▸ O que fazer
A. Indique se cada afirmação está de acordo com o excerto sobre a manipulação da informação, respondendo sim ou não e citando as palavras do excerto que o comprovam: (i) A desinformação foi usada de forma sistemática nas duas guerras mundiais. (ii) A era das grandes manipulações nos meios de comunicação social começou na década de 80. (iii) O clima político melhora e a confiança aumenta.
B. Por favor, reproduza sem alterações tudo o que vai desde "A manipulação da" até "instaura-se a desconfiança." no excerto sobre a manipulação da informação.

A manipulação da informação tornou-se também muito evidente por intermédio da propaganda política. Ela ocorreu de forma sistemática durante as duas guerras mundiais sob a forma de desinformação. A década de 90 dá início à era das grandes manipulações nos meios de comunicação social. A Guerra do Golfo é disso um exemplo. Um conjunto de actos manipulatórios consistia essencialmente em desinformações ao serviço da influência exercida nos países ocidentais. Nesta altura os grandes demagogos alcançam grandes êxitos eleitorais conseguidos através da manipulação do discurso. O clima político deteriora-se e instaura-se a desconfiança.

▸ Dados fornecidos
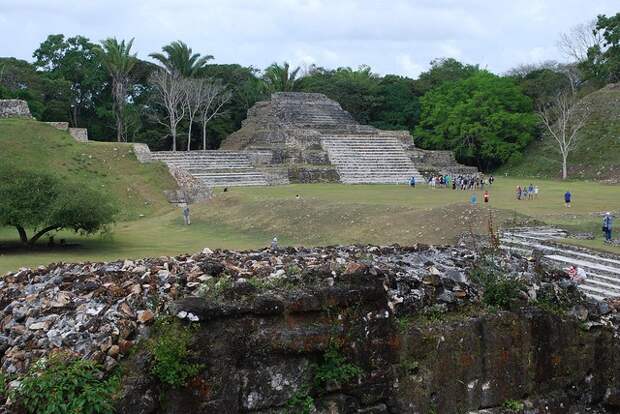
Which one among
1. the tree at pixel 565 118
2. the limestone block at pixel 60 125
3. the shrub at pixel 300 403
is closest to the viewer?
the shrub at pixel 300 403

--

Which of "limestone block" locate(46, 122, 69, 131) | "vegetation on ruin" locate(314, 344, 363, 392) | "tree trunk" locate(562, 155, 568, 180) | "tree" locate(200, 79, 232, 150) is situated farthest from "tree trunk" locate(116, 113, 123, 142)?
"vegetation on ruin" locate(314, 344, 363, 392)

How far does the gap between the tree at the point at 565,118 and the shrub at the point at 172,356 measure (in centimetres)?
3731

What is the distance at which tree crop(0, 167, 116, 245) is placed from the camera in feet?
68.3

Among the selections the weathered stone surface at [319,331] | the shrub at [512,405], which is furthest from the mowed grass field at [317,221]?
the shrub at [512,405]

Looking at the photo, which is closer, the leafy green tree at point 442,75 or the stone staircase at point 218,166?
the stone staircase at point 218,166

▸ Soluções dos exercícios
A.
(i) Sim: "Ela ocorreu de forma sistemática durante as duas guerras mundiais sob a forma de desinformação."
(ii) Não: "A década de 90 dá início à era das grandes manipulações nos meios de comunicação social."
(iii) Não: "O clima político deteriora-se e instaura-se a desconfiança."

B.
A manipulação da informação tornou-se também muito evidente por intermédio da propaganda política. Ela ocorreu de forma sistemática durante as duas guerras mundiais sob a forma de desinformação. A década de 90 dá início à era das grandes manipulações nos meios de comunicação social. A Guerra do Golfo é disso um exemplo. Um conjunto de actos manipulatórios consistia essencialmente em desinformações ao serviço da influência exercida nos países ocidentais. Nesta altura os grandes demagogos alcançam grandes êxitos eleitorais conseguidos através da manipulação do discurso. O clima político deteriora-se e instaura-se a desconfiança.